Quickly, almost fearfully, picking through the rich litter of wreckage, Martha discovered that the mother tank they used to replenish their airpacks had ruptured.
Terrific. That left her own pack, which was one-third empty, two fully charged backup packs, and Burton's, also one-third empty. It was a ghoulish thing to strip Burton's suit of her airpack, but it had to be done. Sorry, Julie. That gave her enough oxygen to last, let's see, almost forty hours.
Then she took a curved section of what had been the moonrover's hull and a coil of nylon rope, and with two pieces of scrap for makeshift hammer and punch, fashioned a sledge for Burton's body.
She'd be damned if she was going to leave it behind.
Click.
"This is. Better."
"Says you."
Ahead of her stretched the hard, cold sulfur plain. Smooth as glass. Brittle as frozen toffee. Cold as hell. She called up a visor-map and checked her progress.

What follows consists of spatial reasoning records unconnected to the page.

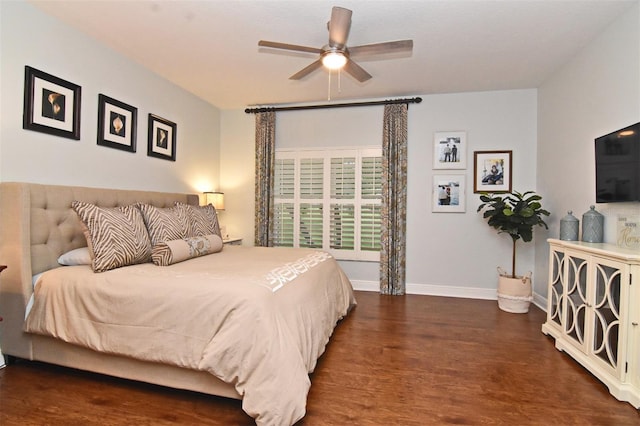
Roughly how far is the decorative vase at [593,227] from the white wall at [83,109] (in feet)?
13.7

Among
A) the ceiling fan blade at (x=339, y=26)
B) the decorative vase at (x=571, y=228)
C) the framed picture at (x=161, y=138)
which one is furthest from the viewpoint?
the framed picture at (x=161, y=138)

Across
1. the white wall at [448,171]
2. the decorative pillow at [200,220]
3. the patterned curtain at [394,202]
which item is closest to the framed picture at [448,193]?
the white wall at [448,171]

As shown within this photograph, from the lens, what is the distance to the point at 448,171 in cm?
420

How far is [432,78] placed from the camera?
12.1ft

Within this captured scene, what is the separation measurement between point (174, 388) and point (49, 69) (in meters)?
2.58

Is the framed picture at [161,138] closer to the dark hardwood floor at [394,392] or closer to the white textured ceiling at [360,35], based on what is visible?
the white textured ceiling at [360,35]

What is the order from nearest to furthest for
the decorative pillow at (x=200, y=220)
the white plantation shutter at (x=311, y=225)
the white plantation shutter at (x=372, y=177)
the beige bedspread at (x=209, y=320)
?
→ the beige bedspread at (x=209, y=320) → the decorative pillow at (x=200, y=220) → the white plantation shutter at (x=372, y=177) → the white plantation shutter at (x=311, y=225)

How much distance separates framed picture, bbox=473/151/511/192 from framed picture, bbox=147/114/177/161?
3.82m

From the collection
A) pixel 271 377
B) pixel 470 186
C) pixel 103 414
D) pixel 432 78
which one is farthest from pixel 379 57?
pixel 103 414

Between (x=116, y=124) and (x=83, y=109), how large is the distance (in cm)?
34

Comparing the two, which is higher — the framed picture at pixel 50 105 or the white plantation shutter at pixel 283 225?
the framed picture at pixel 50 105

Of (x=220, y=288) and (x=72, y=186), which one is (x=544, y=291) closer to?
(x=220, y=288)

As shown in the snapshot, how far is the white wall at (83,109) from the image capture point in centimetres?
226

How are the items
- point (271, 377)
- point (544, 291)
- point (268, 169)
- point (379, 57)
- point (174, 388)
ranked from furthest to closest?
point (268, 169) < point (544, 291) < point (379, 57) < point (174, 388) < point (271, 377)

Only forty-five miles of mixed terrain to cross and she'd reach the lander. Then she'd be home free. No sweat, she thought. Io was in tidal lock with Jupiter. So the Father of Planets would stay glued to one fixed spot in the sky. That was as good as a navigation beacon. Just keep Jupiter to your right shoulder, and Daedalus to your left. You'll come out fine.
"Sulfur is. Triboelectric."
"Don't hold it in. What are you really trying to say?"
"And now I see. With eye serene. The very. Pulse. Of the machine." A pause.
"Wordsworth."
Which, except for the halting delivery, was so much like Burton, with her classical education and love of classical poets like Spenser and Ginsberg and Plath, that for a second Martha was taken aback. Burton was a terrible poetry bore, but her enthusiasm had been genuine, and now Martha was sorry for every time she'd met those quotations with rolled eyes or a flip remark. But there'd be time enough for grieving later. Right now she had to concentrate on the task at hand.